Acute respiratory distress syndrome (ARDS) is a critical illness syndrome characterized by dysregulated pulmonary inflammation. Currently, effective pharmacological treatments for ARDS are unavailable. Ghrelin, an endogenous ligand for the growth hormone secretagogue receptor type 1a (GHS-R1a), has a pivotal role in regulating energy metabolism and immunomodulation. The role of endogenous ghrelin in ARDS remains unresolved. Herein, we investigated the role of endogenous ghrelin signaling by using GHS-R1a-null (ghsr) mice and lipopolysaccharide (LPS)-induced ARDS model. Ghsr mice survived longer than controls after LPS-induced lung injury.
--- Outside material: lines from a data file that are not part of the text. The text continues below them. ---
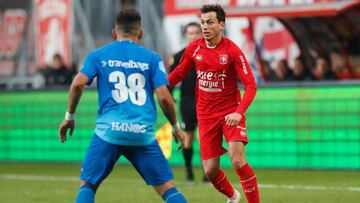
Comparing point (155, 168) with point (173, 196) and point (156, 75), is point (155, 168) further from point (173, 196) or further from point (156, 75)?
point (156, 75)

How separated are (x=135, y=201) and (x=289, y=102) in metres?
5.97

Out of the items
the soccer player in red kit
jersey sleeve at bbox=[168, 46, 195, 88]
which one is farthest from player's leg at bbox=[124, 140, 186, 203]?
jersey sleeve at bbox=[168, 46, 195, 88]

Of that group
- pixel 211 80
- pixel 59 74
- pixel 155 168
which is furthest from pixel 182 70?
pixel 59 74

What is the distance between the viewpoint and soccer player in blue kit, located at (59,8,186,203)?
10.5 meters

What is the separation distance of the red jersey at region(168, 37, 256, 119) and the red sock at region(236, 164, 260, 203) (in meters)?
0.65

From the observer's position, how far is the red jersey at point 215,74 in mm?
12492

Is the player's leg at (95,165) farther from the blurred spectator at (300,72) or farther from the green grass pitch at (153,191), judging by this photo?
the blurred spectator at (300,72)

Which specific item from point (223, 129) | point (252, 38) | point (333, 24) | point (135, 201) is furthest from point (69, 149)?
point (223, 129)

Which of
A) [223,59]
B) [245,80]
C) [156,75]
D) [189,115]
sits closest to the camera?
[156,75]

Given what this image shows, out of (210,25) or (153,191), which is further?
(153,191)

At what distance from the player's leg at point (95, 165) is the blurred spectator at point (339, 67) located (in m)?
10.4

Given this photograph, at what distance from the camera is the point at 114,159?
416 inches

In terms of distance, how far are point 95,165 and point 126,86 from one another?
738 millimetres

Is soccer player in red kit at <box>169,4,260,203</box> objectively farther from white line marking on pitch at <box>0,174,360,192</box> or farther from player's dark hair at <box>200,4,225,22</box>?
white line marking on pitch at <box>0,174,360,192</box>
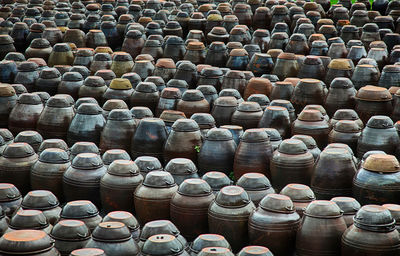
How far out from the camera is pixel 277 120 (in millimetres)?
9070

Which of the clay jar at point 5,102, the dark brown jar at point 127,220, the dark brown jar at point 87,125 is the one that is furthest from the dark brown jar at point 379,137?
the clay jar at point 5,102

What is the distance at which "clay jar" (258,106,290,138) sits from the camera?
357 inches

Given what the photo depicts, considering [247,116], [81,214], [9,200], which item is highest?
[247,116]

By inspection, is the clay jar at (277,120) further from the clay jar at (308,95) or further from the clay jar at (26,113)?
the clay jar at (26,113)

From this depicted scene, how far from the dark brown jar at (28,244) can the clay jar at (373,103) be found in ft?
16.7

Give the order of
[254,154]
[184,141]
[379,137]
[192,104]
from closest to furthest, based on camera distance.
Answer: [254,154], [379,137], [184,141], [192,104]

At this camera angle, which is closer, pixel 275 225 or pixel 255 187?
pixel 275 225

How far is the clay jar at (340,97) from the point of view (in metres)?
9.89

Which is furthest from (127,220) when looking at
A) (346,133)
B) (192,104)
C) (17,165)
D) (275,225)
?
(192,104)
Ghsr mice showed lower levels of pro-inflammatory cytokines and higher oxygenation levels after lung injury. The peritoneal macrophages isolated from ghsr mice exhibited lower levels of cytokines production and oxygen consumption rate after LPS stimulation. Our results indicated that endogenous ghrelin plays a pivotal role in initiation and continuation in acute inflammatory response in LPS-induced ARDS model by modulating macrophage activity, and highlighted endogenous GHS-R1a signaling in macrophage as a potential therapeutic target in this relentless disease.